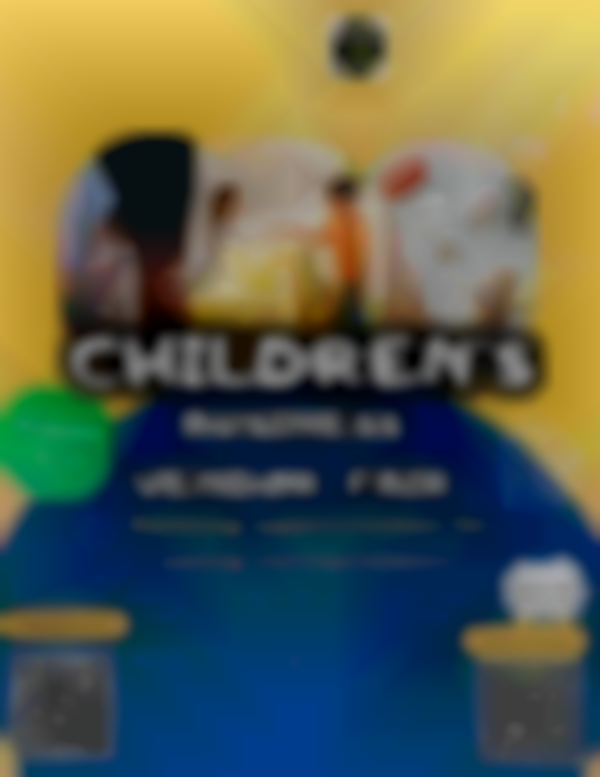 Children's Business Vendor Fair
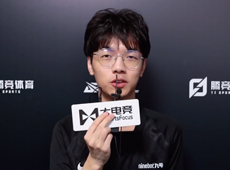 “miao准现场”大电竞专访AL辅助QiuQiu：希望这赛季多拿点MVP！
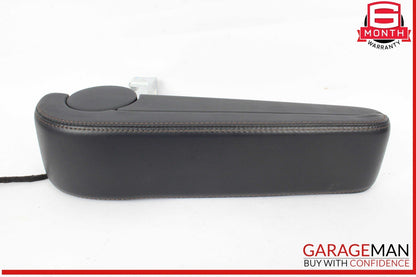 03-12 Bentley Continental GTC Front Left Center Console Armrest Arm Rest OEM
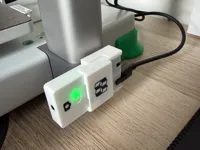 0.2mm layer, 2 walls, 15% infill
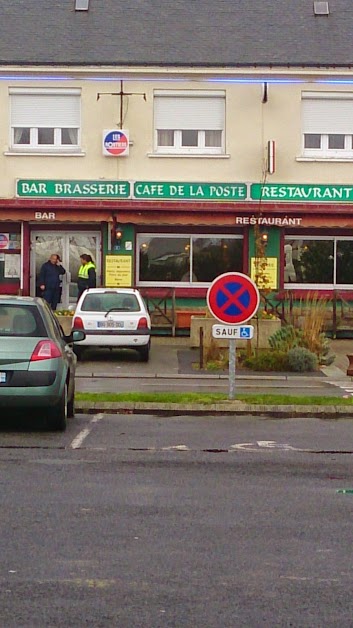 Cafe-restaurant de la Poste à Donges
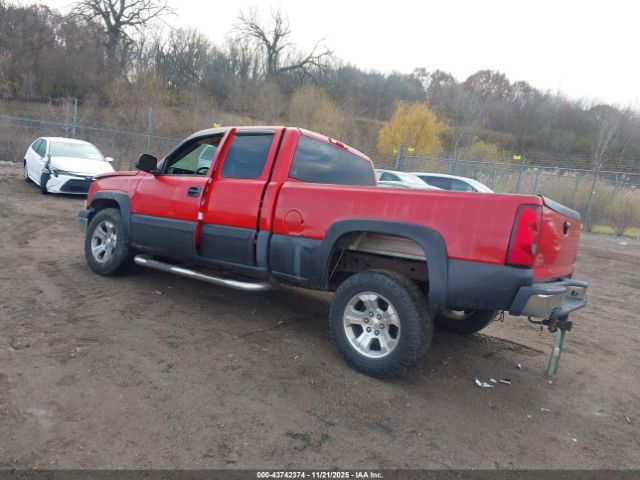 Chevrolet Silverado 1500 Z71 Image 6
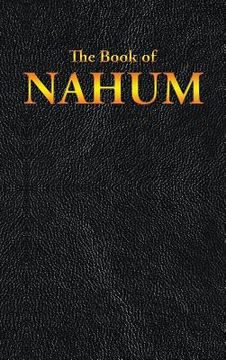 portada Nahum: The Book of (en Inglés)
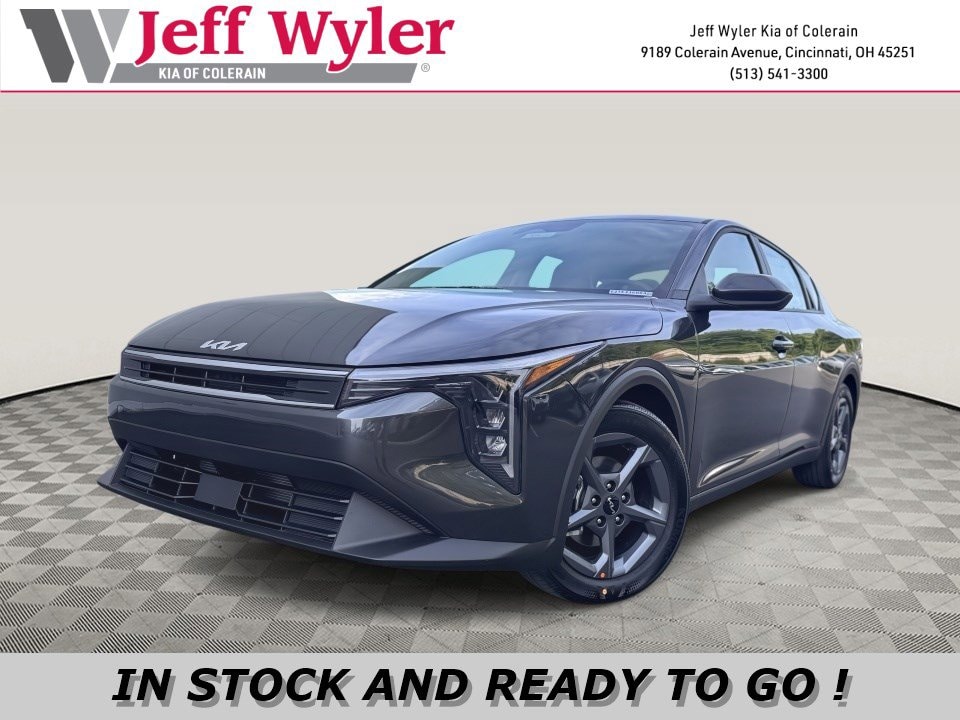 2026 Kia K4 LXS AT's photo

-*-

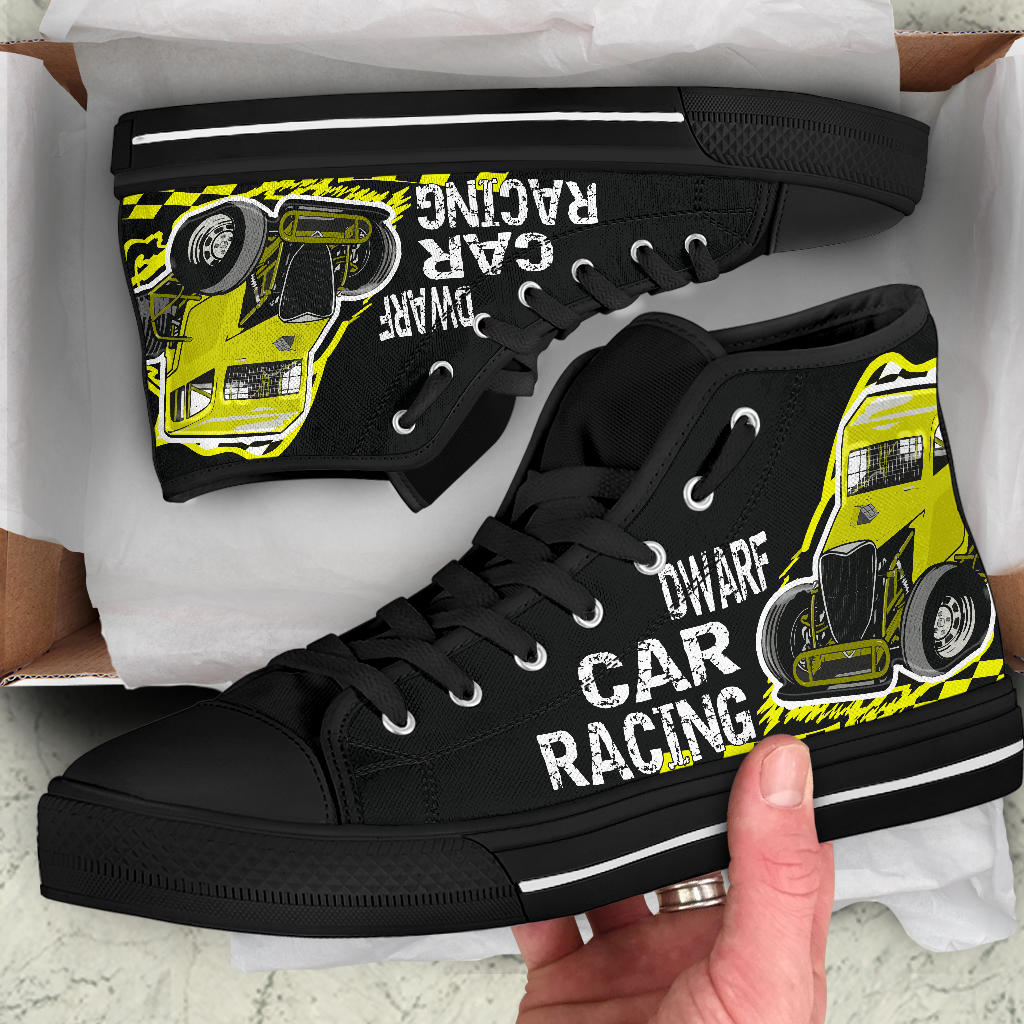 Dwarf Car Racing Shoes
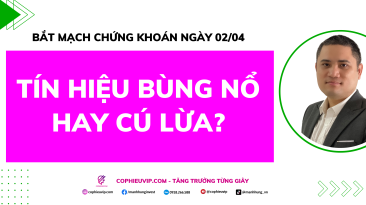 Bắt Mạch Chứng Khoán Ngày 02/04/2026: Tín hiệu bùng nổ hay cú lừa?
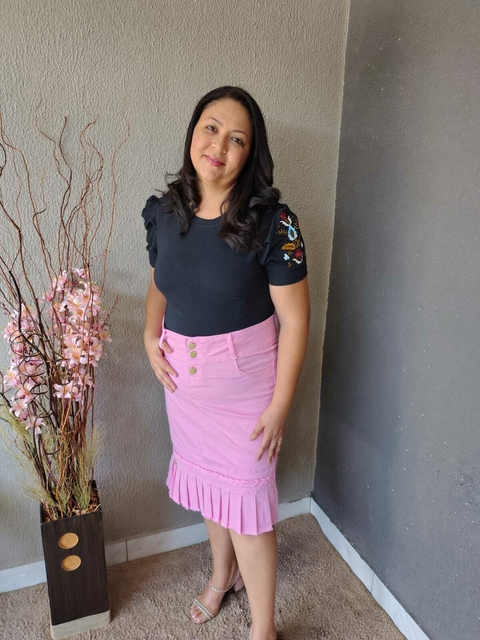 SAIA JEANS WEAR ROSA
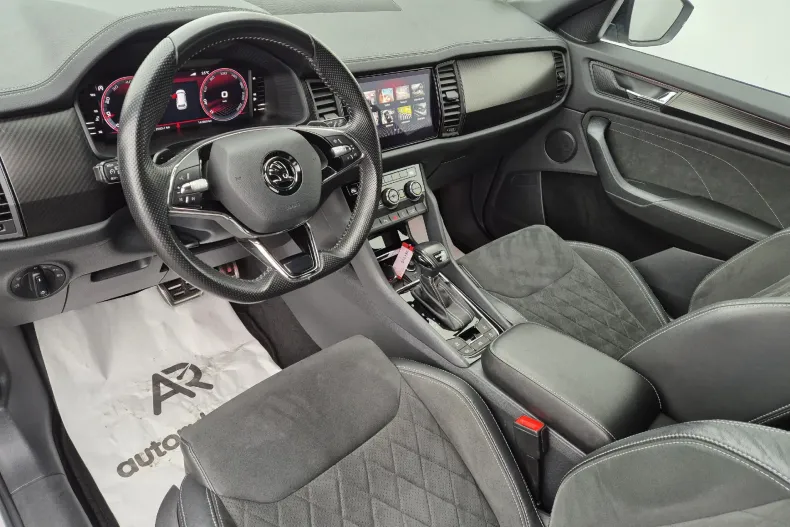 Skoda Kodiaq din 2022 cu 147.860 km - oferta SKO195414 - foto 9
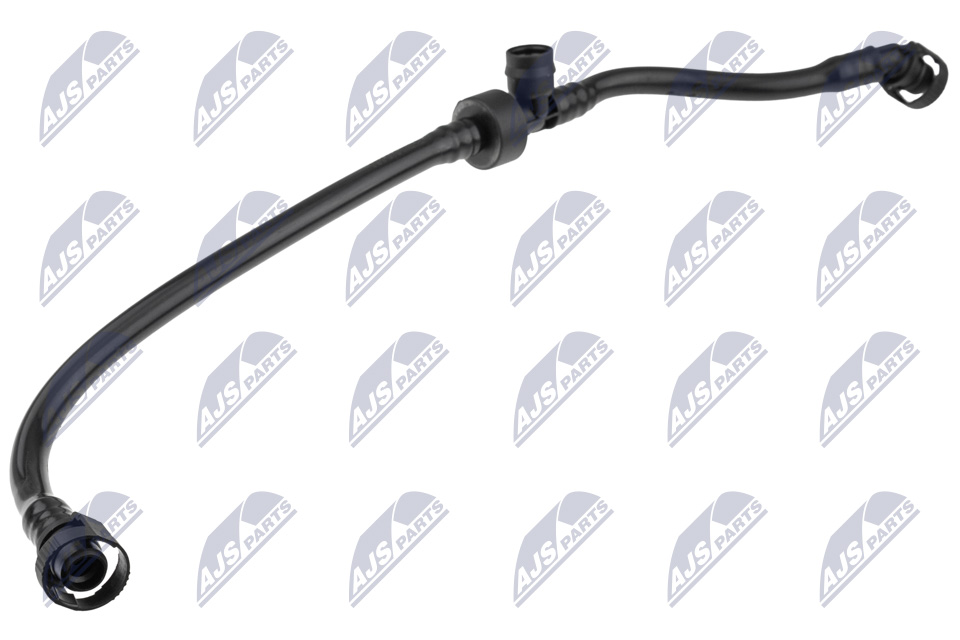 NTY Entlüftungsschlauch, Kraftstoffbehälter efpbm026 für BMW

-*-

__GOAL OF THE EXERCISE__:
Starting at the line that contains "portada Nahum: The Book of (en Inglés)" and ending at the line that contains "2026 Kia K4 LXS AT's photo", transcribe the material above exactly, excluding pictures.

__RESPONSE TO THIS EXERCISE__:
 portada Nahum: The Book of (en Inglés)
 2026 Kia K4 LXS AT's photo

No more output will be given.